Quite a few of the archived letters refer to the Committee of Ladies, which was, I discovered, essentially a party planning committee responsible for organizing and executing entertainment affairs, particularly for the women guests of the meeting. Among these letters are some that offer us insights into those strange times: for example, we have Albert Bushnell Hart (president of the Association for 1909), arguing, in a letter to Bowen, in favor of a farewell banquet at the end of the meeting because “Ladies like to get a chance of exhibiting their dinner dresses.”
Antiquated as these references now seem, they also starkly underline the contrasts between then and now. The Committee of Ladies and its parties are long gone. The Committee on Women Historians, not even a distant relative of the old committee, will be focusing, as it holds its breakfast meeting in New York City on Saturday, January 3, 2009, on more significant matters. How the times have changed!
However, not everything has changed over the last hundred years. The AHA’s annual meeting still offers events spanning across various subdisciplines, with everything from research to teaching methods to graduate student career forums. The AHA’s president still gives a keynote address at the meeting. Affiliated societies such as the American Society of Church History, founded in 1888, as well as the American Association for History and Computing, of more recent vintage, still have special sessions throughout the event.
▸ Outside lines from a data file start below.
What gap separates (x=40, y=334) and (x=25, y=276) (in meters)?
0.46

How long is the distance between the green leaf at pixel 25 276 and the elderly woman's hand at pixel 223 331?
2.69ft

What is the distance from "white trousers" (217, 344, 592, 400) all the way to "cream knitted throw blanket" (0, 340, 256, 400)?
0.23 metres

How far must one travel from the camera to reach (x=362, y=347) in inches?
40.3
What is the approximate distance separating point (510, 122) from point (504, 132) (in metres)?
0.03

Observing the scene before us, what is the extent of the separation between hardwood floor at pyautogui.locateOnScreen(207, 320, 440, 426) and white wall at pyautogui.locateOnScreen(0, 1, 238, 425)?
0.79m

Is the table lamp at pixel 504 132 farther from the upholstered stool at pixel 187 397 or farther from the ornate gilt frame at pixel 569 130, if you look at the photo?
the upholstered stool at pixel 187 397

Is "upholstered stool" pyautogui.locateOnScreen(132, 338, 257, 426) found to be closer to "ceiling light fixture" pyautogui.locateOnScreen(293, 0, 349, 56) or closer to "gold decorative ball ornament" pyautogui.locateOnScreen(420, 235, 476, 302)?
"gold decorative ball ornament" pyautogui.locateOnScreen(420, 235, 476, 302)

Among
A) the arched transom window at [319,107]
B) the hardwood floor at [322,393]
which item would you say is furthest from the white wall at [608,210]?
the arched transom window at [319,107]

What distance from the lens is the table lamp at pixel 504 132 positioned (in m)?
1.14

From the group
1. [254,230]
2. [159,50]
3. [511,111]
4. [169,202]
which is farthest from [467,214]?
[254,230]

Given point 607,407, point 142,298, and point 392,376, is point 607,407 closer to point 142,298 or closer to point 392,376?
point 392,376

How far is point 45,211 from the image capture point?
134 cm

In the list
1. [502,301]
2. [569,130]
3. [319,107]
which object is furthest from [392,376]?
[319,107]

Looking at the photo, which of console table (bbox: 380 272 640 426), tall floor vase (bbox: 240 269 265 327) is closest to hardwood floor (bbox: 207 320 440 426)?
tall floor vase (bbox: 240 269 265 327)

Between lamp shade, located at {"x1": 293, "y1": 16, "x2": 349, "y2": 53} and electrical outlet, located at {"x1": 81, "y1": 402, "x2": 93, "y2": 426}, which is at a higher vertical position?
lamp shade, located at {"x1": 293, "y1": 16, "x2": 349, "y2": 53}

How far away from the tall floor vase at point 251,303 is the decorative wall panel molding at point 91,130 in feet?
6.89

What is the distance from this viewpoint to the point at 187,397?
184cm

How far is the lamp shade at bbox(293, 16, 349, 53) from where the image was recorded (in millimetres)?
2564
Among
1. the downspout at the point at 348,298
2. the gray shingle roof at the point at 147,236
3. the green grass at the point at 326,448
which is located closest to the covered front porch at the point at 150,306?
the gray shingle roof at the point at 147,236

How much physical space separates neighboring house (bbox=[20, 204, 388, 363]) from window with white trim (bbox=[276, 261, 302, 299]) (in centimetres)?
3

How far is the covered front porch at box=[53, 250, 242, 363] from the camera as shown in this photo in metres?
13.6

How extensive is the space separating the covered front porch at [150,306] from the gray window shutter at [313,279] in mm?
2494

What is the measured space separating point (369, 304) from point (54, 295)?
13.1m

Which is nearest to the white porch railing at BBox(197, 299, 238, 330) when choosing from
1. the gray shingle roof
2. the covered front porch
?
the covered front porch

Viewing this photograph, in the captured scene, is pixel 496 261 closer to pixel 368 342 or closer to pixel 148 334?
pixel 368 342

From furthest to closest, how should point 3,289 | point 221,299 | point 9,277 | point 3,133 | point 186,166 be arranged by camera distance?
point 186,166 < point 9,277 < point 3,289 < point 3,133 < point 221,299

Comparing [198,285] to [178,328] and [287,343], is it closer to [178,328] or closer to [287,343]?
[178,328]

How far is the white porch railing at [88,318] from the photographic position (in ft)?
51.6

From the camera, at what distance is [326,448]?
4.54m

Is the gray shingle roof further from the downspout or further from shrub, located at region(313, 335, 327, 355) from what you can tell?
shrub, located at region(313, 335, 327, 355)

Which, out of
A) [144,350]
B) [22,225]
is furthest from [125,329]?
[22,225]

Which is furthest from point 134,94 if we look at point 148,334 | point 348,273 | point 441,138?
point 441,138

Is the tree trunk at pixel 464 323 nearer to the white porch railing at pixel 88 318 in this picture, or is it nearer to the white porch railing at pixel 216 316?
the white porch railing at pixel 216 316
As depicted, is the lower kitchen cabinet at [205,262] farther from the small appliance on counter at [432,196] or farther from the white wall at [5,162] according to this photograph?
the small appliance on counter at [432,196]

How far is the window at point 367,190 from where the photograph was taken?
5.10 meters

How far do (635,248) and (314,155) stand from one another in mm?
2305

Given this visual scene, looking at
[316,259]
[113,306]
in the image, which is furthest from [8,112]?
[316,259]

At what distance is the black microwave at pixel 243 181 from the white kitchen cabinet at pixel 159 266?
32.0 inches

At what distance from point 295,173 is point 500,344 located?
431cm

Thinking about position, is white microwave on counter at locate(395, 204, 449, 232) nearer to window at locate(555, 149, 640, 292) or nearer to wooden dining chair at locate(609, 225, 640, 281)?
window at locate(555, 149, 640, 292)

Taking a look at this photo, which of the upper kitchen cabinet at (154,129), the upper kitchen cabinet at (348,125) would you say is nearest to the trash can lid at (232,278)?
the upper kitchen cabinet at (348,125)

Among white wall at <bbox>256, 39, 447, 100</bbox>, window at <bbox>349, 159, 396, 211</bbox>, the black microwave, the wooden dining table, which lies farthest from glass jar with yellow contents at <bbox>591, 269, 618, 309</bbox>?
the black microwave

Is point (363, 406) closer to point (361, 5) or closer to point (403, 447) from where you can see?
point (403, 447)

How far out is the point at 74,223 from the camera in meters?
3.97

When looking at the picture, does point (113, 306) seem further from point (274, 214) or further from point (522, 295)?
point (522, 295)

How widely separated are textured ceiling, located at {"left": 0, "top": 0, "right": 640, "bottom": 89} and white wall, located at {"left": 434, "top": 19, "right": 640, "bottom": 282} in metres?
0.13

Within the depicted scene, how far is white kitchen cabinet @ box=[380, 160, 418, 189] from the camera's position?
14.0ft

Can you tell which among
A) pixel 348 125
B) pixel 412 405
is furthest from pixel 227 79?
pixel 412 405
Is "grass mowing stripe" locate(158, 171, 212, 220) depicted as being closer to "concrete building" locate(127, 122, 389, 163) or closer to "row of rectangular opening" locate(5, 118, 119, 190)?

As it turned out, President Taft had to cancel his trip at the last minute due to the “Great Christmas Snowstorm” that blanketed the northern Atlantic states with an average of a foot and a half of snow. “In view of the fact that the railroad people can give no assurance of my reaching New York in time for your meeting this evening and as I must be here the first thing in the morning,” President Taft said in a telegram to Bowen, “I do not feel warranted to make the trip. Please therefore express my excuses and regrets.” Alas; but the meeting was still just as much a success then as it continued to be through the years, and as we hope it will be in the years to come.
—Jessica Pritchard, a graduate student at George Mason University, is a staff writer for the AHA.